(Exercise directions): Reproduce verbatim the part of the records that opens with the line containing "In the picture, which" and runs through the end of the records, including both ends.

(Source records):
++++++

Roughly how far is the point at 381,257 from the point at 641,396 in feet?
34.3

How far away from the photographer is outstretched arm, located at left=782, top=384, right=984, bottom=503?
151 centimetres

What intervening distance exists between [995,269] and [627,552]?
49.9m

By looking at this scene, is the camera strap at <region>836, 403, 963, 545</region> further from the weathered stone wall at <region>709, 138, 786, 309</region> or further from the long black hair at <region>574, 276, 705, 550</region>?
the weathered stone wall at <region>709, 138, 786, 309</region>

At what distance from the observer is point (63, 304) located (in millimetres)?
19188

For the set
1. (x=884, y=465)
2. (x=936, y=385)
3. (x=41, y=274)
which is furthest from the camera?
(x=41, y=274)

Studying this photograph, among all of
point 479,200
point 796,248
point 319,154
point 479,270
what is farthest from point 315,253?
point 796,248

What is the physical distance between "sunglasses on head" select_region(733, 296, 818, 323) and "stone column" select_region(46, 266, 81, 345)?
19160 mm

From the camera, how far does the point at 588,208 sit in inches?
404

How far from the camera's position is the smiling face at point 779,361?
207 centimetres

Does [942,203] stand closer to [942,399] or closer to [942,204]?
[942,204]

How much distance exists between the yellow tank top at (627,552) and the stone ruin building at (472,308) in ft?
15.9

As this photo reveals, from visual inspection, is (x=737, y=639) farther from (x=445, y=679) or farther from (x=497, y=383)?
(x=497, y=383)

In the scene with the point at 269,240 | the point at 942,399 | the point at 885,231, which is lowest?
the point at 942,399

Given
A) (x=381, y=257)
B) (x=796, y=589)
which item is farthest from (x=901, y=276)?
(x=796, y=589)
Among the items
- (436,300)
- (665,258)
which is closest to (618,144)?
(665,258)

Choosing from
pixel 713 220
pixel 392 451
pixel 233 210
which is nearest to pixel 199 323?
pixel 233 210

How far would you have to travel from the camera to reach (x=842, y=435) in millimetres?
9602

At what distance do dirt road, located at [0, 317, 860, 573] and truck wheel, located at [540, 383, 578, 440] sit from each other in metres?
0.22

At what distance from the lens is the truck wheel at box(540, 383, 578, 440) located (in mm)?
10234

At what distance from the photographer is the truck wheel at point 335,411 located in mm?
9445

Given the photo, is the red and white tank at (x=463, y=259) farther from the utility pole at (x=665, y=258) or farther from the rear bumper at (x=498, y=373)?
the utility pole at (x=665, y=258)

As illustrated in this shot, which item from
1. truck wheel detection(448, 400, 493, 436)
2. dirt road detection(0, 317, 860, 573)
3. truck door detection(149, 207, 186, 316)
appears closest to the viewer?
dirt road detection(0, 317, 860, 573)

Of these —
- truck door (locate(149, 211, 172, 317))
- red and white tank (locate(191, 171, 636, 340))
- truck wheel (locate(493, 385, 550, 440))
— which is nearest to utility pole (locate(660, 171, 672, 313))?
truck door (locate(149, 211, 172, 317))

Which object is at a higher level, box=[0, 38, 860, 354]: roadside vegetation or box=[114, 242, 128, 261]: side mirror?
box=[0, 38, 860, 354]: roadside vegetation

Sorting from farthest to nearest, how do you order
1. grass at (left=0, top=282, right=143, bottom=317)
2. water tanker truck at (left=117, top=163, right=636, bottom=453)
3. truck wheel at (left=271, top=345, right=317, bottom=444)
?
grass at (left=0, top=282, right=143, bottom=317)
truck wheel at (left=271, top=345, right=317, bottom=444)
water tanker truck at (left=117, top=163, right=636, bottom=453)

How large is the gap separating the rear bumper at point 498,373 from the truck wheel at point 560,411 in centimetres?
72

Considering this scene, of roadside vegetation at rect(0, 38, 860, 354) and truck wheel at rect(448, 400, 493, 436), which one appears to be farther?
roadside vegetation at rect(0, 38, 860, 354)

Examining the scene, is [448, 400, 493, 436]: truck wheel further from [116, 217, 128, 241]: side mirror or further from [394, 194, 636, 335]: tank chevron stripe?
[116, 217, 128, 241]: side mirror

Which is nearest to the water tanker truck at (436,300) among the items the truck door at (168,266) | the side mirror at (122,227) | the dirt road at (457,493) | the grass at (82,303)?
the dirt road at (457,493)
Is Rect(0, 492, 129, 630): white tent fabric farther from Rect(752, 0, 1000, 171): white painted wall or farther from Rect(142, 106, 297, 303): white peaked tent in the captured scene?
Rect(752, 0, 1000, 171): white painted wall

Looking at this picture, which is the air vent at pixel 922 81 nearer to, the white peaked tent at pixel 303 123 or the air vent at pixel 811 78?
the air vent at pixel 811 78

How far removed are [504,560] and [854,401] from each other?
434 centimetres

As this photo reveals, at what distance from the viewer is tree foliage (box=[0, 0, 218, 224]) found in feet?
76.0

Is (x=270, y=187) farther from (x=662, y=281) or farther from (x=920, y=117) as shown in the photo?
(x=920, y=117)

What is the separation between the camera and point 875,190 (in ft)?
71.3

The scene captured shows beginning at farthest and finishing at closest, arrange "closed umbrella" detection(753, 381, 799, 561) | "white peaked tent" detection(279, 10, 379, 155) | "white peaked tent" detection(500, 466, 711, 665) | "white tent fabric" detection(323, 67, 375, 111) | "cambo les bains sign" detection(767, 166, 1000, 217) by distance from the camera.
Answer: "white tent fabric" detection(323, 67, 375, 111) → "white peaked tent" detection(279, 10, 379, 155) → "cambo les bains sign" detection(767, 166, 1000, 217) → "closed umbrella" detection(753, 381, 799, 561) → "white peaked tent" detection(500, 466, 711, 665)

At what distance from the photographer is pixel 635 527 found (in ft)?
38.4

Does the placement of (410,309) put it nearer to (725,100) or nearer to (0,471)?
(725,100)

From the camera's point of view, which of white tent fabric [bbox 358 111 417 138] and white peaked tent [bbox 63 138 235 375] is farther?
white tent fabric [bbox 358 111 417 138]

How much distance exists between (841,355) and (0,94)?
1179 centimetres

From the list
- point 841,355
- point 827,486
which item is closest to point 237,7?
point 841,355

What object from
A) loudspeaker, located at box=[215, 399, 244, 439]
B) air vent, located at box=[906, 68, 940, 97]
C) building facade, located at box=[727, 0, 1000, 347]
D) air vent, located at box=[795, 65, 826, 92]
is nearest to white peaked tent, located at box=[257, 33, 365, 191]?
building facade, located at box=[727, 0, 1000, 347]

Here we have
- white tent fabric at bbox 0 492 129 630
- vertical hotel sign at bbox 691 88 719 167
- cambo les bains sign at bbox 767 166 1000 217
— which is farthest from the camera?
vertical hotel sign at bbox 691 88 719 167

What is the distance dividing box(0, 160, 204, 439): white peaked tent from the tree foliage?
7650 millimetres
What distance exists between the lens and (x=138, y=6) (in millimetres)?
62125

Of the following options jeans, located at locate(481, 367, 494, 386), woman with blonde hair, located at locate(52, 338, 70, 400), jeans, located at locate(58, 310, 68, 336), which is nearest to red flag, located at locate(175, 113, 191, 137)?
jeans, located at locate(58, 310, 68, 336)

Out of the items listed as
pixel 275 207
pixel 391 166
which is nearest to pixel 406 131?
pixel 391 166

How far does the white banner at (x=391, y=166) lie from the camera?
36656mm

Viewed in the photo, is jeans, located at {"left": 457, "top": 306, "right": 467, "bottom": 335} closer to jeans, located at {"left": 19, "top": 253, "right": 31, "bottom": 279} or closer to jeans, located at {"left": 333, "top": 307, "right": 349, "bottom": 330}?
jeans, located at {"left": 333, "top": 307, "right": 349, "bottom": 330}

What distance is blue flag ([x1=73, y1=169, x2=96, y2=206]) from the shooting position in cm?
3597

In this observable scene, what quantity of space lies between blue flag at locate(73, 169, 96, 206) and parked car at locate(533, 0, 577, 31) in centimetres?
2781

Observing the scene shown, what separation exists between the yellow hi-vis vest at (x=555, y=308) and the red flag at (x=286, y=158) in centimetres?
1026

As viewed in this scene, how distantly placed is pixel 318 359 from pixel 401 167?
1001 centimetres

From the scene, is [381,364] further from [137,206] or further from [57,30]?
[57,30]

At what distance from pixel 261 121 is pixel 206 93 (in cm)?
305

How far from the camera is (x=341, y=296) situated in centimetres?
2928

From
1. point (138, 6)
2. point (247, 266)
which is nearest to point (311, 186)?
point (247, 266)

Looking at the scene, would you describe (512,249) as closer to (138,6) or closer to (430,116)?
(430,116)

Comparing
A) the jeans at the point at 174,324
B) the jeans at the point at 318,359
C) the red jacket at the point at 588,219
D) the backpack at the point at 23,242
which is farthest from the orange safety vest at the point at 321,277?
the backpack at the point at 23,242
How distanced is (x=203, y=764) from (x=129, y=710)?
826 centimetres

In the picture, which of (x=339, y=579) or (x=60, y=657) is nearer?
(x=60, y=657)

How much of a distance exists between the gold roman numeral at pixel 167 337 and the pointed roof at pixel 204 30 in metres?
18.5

++++++

(Reply):
In the picture, which of (x=339, y=579) or (x=60, y=657) is nearer?
(x=60, y=657)

How much of a distance exists between the gold roman numeral at pixel 167 337 and the pointed roof at pixel 204 30 in metres?
18.5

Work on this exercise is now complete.